Colon Cancer Screening May Benefit Elderly

Article

Colorectal cancer screening should be considered in unscreened patients aged 75 years or older, especially those with no comorbid conditions, according to a new study.

This study is the first to address whether or not to screen unscreened elderly patients.

Colorectal cancer screening should be considered in unscreened patients aged 75 years or older, especially those with no comorbid conditions, a new study published in the Annals of Internal Medicine indicates.

Current US Preventive Services Task Force recommendations advise against the routine screening for colorectal cancer in adequately screened people aged 75 years or older. However, this study is the first to address whether or not to screen unscreened elderly patients.

Frank van Hees, MSc, of the Department of Public Health, Erasmus University Medical Center, the Netherlands, and colleagues showed that in healthy unscreened patients colonoscopy can be cost-effective until age 83, sigmoidoscopy until age 84, and fecal immunochemical testing until age 85 or 86 years.

In an editorial that accompanied the article, Amanda V. Clark, MD, and C. Seth Landefeld, MD, of the University of Alabama at Birmingham, called for monitoring and public reporting of screening in this patient population.

INFORMATION SHOWN:

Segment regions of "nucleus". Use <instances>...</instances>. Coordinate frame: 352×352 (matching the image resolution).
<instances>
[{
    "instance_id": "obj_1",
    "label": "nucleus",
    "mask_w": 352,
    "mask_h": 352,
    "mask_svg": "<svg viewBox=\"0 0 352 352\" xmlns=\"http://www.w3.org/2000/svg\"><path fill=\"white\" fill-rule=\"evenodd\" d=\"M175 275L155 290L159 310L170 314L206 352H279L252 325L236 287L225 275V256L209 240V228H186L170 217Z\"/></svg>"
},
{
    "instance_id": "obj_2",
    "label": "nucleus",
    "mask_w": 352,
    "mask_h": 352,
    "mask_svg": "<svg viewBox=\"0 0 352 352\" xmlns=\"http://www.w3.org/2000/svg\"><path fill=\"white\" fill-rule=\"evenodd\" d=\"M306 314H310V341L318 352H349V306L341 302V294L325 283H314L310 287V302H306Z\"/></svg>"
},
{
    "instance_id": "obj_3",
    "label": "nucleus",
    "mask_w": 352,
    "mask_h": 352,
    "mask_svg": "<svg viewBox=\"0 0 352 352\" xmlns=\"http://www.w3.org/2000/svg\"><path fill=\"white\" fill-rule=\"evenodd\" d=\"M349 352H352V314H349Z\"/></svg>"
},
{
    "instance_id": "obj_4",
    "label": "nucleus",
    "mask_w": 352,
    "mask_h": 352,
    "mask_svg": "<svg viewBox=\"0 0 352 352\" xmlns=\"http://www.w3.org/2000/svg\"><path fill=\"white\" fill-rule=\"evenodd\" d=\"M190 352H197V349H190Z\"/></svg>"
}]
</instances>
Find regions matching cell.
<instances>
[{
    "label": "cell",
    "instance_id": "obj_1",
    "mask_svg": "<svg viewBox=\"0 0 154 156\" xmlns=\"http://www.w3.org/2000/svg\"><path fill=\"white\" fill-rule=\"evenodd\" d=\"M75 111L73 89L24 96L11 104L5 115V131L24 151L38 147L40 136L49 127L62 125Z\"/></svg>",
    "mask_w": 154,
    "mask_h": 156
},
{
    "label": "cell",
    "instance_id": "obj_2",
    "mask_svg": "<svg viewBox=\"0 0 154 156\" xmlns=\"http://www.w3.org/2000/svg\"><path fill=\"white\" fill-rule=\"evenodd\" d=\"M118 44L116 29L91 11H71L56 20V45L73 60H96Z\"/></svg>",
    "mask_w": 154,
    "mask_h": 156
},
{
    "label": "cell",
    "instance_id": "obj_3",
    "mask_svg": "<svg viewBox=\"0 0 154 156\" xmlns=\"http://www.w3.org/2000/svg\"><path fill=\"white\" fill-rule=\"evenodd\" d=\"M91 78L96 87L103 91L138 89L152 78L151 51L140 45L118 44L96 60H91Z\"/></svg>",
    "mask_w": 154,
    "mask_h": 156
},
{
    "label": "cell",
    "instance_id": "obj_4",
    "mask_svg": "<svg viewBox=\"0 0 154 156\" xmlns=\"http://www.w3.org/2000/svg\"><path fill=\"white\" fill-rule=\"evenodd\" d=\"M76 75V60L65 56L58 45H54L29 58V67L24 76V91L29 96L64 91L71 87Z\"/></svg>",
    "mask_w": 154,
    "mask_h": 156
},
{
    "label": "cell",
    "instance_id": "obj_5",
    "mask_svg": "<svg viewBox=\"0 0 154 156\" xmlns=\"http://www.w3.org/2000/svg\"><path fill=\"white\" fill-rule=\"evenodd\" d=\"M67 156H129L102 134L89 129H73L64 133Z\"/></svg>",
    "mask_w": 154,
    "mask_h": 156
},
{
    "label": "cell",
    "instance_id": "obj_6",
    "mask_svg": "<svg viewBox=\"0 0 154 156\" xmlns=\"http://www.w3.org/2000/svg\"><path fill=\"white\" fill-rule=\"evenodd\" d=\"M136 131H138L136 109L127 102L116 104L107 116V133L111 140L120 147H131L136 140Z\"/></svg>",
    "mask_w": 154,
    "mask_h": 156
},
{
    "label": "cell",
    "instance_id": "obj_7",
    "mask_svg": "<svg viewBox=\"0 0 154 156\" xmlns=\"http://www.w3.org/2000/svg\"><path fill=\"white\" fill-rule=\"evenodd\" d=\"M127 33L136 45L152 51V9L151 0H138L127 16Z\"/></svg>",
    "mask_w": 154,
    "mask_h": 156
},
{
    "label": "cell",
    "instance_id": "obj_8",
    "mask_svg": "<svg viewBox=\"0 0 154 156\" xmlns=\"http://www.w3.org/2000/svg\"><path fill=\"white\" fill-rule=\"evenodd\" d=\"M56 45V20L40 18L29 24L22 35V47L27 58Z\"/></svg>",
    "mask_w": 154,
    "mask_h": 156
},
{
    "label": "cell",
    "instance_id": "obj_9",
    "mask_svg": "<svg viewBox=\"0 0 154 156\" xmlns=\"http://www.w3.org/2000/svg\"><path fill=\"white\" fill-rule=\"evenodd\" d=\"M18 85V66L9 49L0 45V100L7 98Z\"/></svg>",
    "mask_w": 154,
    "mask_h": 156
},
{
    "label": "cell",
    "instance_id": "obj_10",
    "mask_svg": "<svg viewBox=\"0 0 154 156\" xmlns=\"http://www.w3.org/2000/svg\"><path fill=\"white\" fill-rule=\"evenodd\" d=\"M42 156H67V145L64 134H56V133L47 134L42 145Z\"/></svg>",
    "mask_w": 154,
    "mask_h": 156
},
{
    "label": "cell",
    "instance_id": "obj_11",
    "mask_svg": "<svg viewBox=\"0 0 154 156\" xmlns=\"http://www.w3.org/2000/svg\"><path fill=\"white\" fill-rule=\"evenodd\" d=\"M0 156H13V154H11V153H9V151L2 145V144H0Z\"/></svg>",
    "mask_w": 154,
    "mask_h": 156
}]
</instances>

TO DO:
Carry on the article about colon cancer screening in older patients from the point where it ends. The entries can be left aside.

THE ANSWER:
“For persons older than 75 years, colorectal cancer screening may be considered an exemplar of the medical ‘green banana’-it takes years to ripen in terms of preventing death, a time that may seem long when life expectancy may be short,” Clark and Landefeld wrote. “In this issue, van Hees and colleagues provide compelling evidence that many older persons should buy the medical green banana of colorectal cancer screening, at least into their 80s.”

Van Hees and colleagues used the Microsimulation Screening Analysis-Colon (MISCAN-Colon) model to calculate the effectiveness and costs of colorectal cancer screening in unscreened patients aged 75 to 90 years. MISCAN-Colon simulates the life histories of a large population from life to death. In this study it was calibrated to the age-, stage-, and localization-specific incidence of colorectal cancer seen in the SEER Program from the late 1970s (when screening was introduced). The researchers then simulated an elderly patient population with no, moderate, or severe comorbidities.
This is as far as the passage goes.